Dena Kirkpatrick’s Barrel Racing Webcast Part 2

Make sure you check out Part 1 for all the warm up tips from the webcast.

Here were some important tips I took away from the webcast when it comes to teaching a horse the barrel pattern. Let me first say it’s very important you warm up your horse before you start working on the pattern. You need to make sure your horses muscles are loose and stretched before you start working him hard or you could risk your horse getting hurt.

  • Start with a straight line about 5-6ft out from the barrel – When starting towards the barrel at a slow pace keep him balanced and not leaning on either side.
  • As you get closer to the barrel don’t let him fade in – If your horse does start to fade in put pressure on your inside leg to make him move back out.
  •  Don’t start to turn to early – Of course early turns = barrels down and time added. To prevent this from happening wait until the horses hip is at the barrel before you start turning. Also when you get to the barrel give him a “bump” with your inside leg to push him over.
  • Start with perfecting a circle around the barrel before moving on to the next – Dena likes to do 2 perfect circles around the barrel and then move on to the next. At first she recommends starting at the walk. Circle the first barrel trying to keep an equal distance around it. Circle it twice and then go on to the next. Continue that doing the circles until you have finished the pattern. Once you and your horse can circle the barrels without moving in increase your pace until your eventually loping the pattern.
  • Think about the “feel” while your riding – This was something she said that really hit home. I think we all know when we’ve set our horses up right and rode the pattern perfect. We know this because everything about the ride felt right. We stayed balance in the saddle, we rode to the barrels and hit the pockets right, our horses didn’t stumble or fade just was right.
  • Spend time getting your horse relaxed at the front of the arena where all the horses anxiety starts – I feel like this is pretty important too. I like my horses to continue to pay attention to me as I’m going into the arena. I don’t want them focused on anything but the task before them. I want them to be focused on the first barrel and the ques I’m giving. I’ve seen many horses that start getting hyped up long before they get to the arena and when that happens majority of the time they run right past the first barrel. That horse was only focused on running rather then paying attention to the rider.
  • Make sure you get your horse set up before the barrel –  Dena suggests that if your horse has a tendency to cut in early, stop before you start the turn and make him stand where he should be. If he moves then push him back into the right place. She also says to keep him there until he is standing still and listening for the que to move on.
  • Too much pressure on the outside rein will cause the horse to drop his shoulder in – When a horse drops his shoulder in he’s lost his balance and has a good chance of hitting the barrel. So make sure to keep light pressure and use the inside rein to turn him around the barrel. You want him turning in so that his rear end will drive around.

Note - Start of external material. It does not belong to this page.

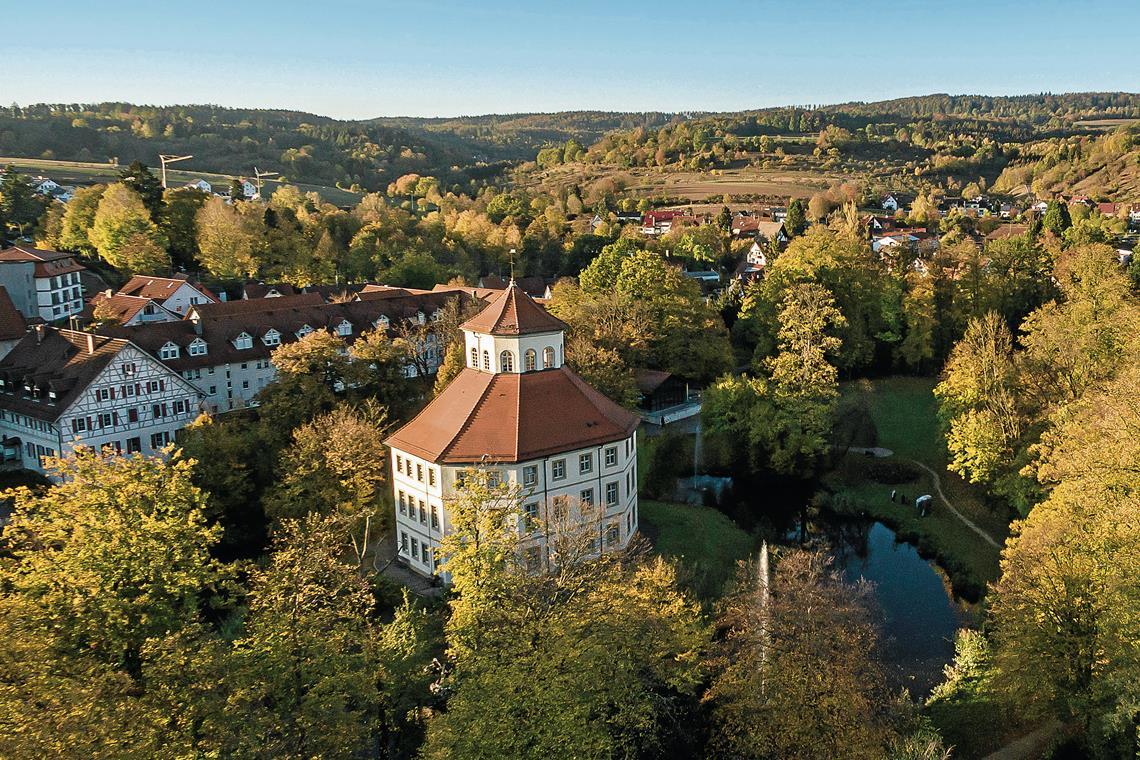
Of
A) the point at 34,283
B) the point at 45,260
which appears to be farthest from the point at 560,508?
the point at 45,260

Here’s a great video I found about Barrel Positions with Dena.

The last important tip Dena gave and the one I can’t stress enough is: Don’t over work your horse on the pattern or you will burn them out or have a horse that will out think you. This tip is true for any horse in any discipline. Over working your horse just makes them burn out and not care as much about their job. We don’t like doing the same thing over and over and over and keep in mind your horse doesn’t either. Change things up and keep them doing new and fun things. I like to spend a lot of down time trail riding and I find my horses really enjoy that too. I also like to give them time off when I can and just let them be a horse and enjoy pasture life. Normally their pasture time is in winter when I can’t ride much anyway.

What are some of your favorite barrel tips and how do you keep your horse from getting burnt out?